Judging by the photos of street protests, some people want the same thing. People on Twitter are angrily recommending castration, anal penetration with an iron rod for the woman’s attackers, and yes, the death penalty. I understand the feeling. Passions are running high because a woman can’t go out on the street and go to work or to the movies without facing the threat of rape, evisceration, murder. Leaving aside the hot bloodlust for revenge, let’s remember that the idea is to make India a better place with a better society. There are countless ways to begin doing it. Not all will succeed on their own.
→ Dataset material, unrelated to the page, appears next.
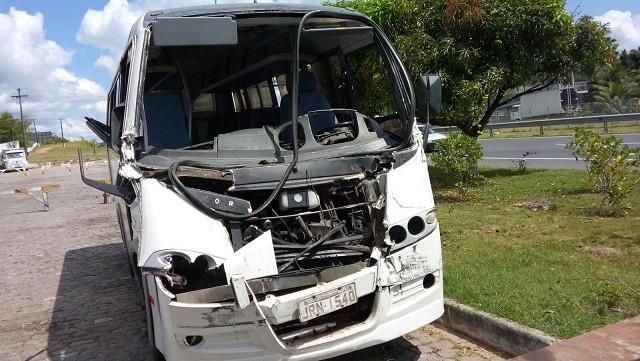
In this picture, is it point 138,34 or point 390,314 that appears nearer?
point 390,314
Meanwhile, the woman who was raped and tortured on the bus this week likely will survive, according to reports. She is off a ventilator and communicating with her family by writing. But what of the men, the sixth of whom was arrested today? The accused men allegedly disemboweled her while alive and threw her body into the street. Now they face attempted murder charges. Even if they limited their attack to simple rape, would this woman have somehow been a victim less deserving of the ultimate restitution? No. India should consider the death penalty in the case of the Delhi bus gangrape because of the severity and callousness of the crime. The barbarity of what the men allegedly did to her lies in the intent to defile her, not just the way that they did it. That is what must be punished, and the punishment must be the most severe one than there is.
(College student shout slogans during a protest in Jammu, Dec. 20, 2012. Thousands of protesters took to the streets in various parts of the country to demand urgent action against the men who took turns to rape a 23-year-old woman on a moving bus on Dec. 16. Reuters photo.)